_Instructions_
1. In the account of a son's Aspergers and his medications, who closely monitors those medications?
2. Take the account of a son's Aspergers and his medications further, continuing from its final sentence.

_Passage for review_
↓↓↓

Aspergers (an autism spectrum disorder), the psychologist informed us, is unique in each case because it always comes with one or more mental health conditions that are distinct for each individual. "We know how to deal with Aspergers," he said, "It's the associated conditions that make each case challenging."
In our son's case, those fellow travelers include major depression, general anxiety, maybe bipolar, and perhaps some obsessive compulsive tendencies. And, yeah, they're problematic. A daily cocktail of professionally monitored medications helps. We think.
Frankly, our son sometimes tires of the daily medication regimen. I see why people with mental illnesses go off their medications. (Well, that, and the meds tend to be quite expensive.) Every medication carries a host of side effects and each one has to be balanced against all the others. Some of our son's meds are prescribed to counteract some of the effects of other meds he takes that are seen as essential. That's why his medications are closely monitored by a pediatric psychiatrist.
One view is that mental health meds are like insulin for a diabetic. Maybe it works that way for some people. But it's really not that straightforward. One expert explained to us that they really don't understand the mechanisms in many drugs used for treating mental health conditions. They know that some drugs are effective for some people for some conditions, but they don't understand how they work. They don't know why those same drugs don't work for other people with the same condition. Nor do they know why some drugs sometimes stop working for people.
Once this expert explained drug therapy for mental illness quite thoroughly, it sounded very much like the practice of medicine during the dark ages. The fellow admitted that it can seem that way. His expertise came only with many years of experience with many patients. Often, he said, which drug to prescribe comes down to gut instinct.
We have seriously considered a medication free trial period for our son. But you can't stop some of these meds cold turkey without disastrous potential. The patient has to be weaned off some of these drugs and slowly ramped up on replacements.

↑↑↑

_Data under study_
↓↓↓

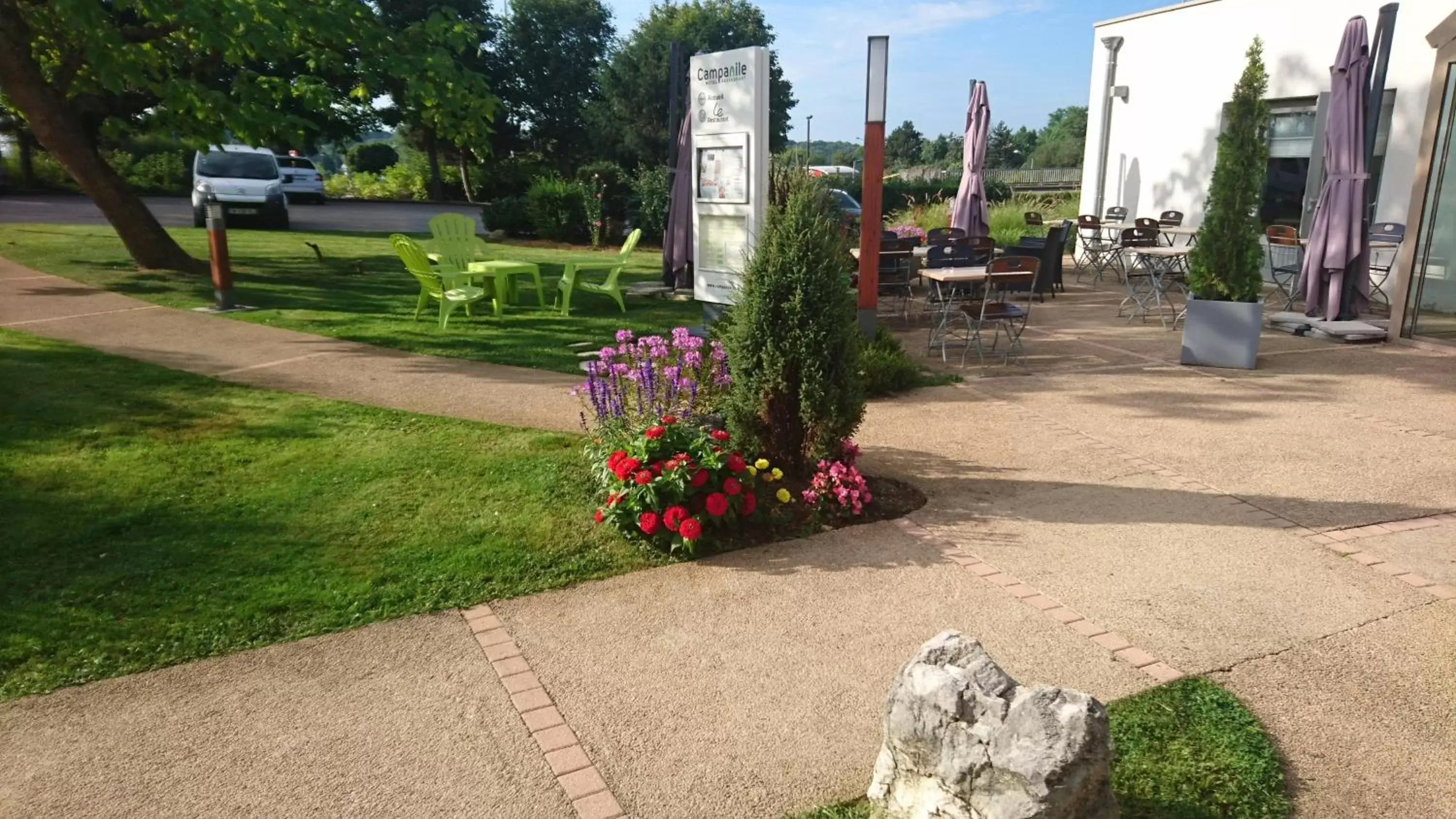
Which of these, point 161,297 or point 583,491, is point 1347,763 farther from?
point 161,297

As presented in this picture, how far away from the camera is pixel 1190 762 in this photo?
2.89 meters

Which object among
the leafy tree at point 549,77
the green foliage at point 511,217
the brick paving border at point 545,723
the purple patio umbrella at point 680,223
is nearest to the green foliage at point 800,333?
the brick paving border at point 545,723

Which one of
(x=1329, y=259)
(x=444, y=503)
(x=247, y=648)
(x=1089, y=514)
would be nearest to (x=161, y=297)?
(x=444, y=503)

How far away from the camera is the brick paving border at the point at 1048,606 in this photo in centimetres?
352

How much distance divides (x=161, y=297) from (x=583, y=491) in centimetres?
831

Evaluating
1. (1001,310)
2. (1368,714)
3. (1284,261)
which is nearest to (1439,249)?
(1284,261)

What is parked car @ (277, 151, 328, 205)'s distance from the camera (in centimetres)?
3114

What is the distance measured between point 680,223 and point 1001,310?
4.73m

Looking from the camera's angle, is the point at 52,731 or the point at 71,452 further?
the point at 71,452

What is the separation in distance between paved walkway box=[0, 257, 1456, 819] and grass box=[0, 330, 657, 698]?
23 cm

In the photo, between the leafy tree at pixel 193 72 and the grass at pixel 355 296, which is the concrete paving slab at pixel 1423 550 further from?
the leafy tree at pixel 193 72

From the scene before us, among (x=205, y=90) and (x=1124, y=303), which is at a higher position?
(x=205, y=90)

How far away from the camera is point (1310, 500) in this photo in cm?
526

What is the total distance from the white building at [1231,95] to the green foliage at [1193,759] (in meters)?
8.55
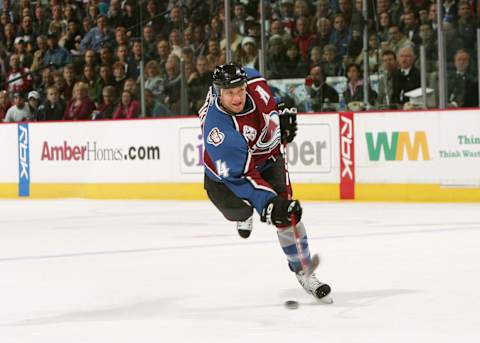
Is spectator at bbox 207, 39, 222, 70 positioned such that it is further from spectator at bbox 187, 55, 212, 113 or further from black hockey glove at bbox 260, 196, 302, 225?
black hockey glove at bbox 260, 196, 302, 225

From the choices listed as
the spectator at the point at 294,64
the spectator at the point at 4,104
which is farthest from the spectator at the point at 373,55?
the spectator at the point at 4,104

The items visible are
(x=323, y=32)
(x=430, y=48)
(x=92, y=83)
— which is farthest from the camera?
(x=92, y=83)

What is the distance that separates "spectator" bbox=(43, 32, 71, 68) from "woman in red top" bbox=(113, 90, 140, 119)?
1572mm

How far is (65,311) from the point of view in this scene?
564cm

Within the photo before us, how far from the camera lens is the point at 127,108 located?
14.6 m

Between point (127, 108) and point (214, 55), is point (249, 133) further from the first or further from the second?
point (127, 108)

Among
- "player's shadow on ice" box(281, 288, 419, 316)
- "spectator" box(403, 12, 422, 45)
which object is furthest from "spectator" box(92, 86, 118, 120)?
"player's shadow on ice" box(281, 288, 419, 316)

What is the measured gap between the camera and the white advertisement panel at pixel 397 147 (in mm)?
12406

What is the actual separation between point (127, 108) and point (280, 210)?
31.2ft

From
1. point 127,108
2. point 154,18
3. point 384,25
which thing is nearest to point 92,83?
point 127,108

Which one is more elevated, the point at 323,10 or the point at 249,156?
the point at 323,10

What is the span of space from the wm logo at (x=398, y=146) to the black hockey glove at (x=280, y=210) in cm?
731

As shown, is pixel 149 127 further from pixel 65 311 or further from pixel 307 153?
pixel 65 311

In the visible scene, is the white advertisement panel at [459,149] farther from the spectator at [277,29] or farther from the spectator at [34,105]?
the spectator at [34,105]
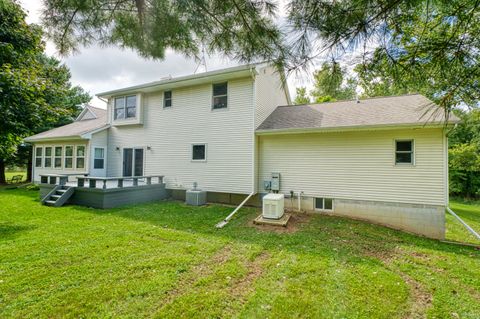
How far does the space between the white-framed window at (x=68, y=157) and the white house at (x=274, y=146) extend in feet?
0.63

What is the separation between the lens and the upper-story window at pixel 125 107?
1085 centimetres

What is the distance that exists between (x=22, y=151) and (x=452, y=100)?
25.7 metres

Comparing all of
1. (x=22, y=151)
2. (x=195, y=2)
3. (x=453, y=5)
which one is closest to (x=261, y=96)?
(x=195, y=2)

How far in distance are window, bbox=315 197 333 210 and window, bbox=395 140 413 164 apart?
8.03 feet

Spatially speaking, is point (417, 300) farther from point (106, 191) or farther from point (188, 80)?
point (188, 80)

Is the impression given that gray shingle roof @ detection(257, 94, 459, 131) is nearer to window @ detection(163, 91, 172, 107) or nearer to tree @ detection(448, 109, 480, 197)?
window @ detection(163, 91, 172, 107)

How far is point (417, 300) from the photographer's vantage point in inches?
122

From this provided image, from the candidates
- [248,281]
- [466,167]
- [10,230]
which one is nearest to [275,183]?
[248,281]

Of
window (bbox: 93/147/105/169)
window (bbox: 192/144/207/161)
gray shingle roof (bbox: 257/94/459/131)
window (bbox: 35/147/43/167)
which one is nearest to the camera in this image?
gray shingle roof (bbox: 257/94/459/131)

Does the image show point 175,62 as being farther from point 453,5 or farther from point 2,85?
point 2,85

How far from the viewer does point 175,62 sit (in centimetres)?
385

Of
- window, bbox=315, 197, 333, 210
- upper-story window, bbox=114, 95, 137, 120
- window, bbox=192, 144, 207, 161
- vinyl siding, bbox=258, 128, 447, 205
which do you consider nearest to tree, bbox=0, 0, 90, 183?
upper-story window, bbox=114, 95, 137, 120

↑↑↑

_Answers to the tasks_
1. A pediatric psychiatrist closely monitors them.

2.
When I mentioned to an acquaintance the possibility of our son going drug free for a time, he said, "Why not? It can't kill him. It's not like a diabetic quitting insulin." Actually, it can be. Besides, only someone that has little understanding of self harm and suicidal tendencies would suggest that going off mental health meds couldn't be fatal.
One of the drivers of our son's medication regimen fatigue is that every time he takes meds he is poignantly reminded that he is abnormal; that he is defective. Society has become somewhat more accepting of mental illness in recent years, but our culture still deals very badly with mental health disorders. They're scary because they're poorly understood. Mental illness is often seen as a moral failing.
Our son doesn't like to tell people he doesn't know well about his Aspergers, depression, anxiety, etc., because it freaks people out. They don't know what to do or say. They have an underlying fear of him. Once he has gotten to know and has hung out with male peers, they don't have much problem when he reveals his conditions to them. He seems normal enough.
Girls, on the other hand, tend to react very poorly. "They look at me like I'm not human," he tells me. It's common for people with Aspergers to have difficulty reading and demonstrating normal facial expressions and body language. But he says that he knows the look girls regularly give him when they find out about his conditions. It's a mixture of seeing him as pathetic, being scared of him, and crossing his name off the list of potential dating partners with big red Xs. "I pity you but I'm horrified of you," they seem to say.
It's hard for anyone to be a teenager. One therapist, noting that teens have to deal with physical and social developments while having brains that aren't fully developed, says that any adult with this set of circumstances would be classified as mentally ill. It's hard to be a normal teen. Add clinical mental illnesses to the mix and it's extremely challenging.
It's hard for the parents too. One evening last week it became apparent that our son was experiencing a depressive episode. I sat down with him and worked through a worksheet provided by his therapist. That helped some. Then I went to bed.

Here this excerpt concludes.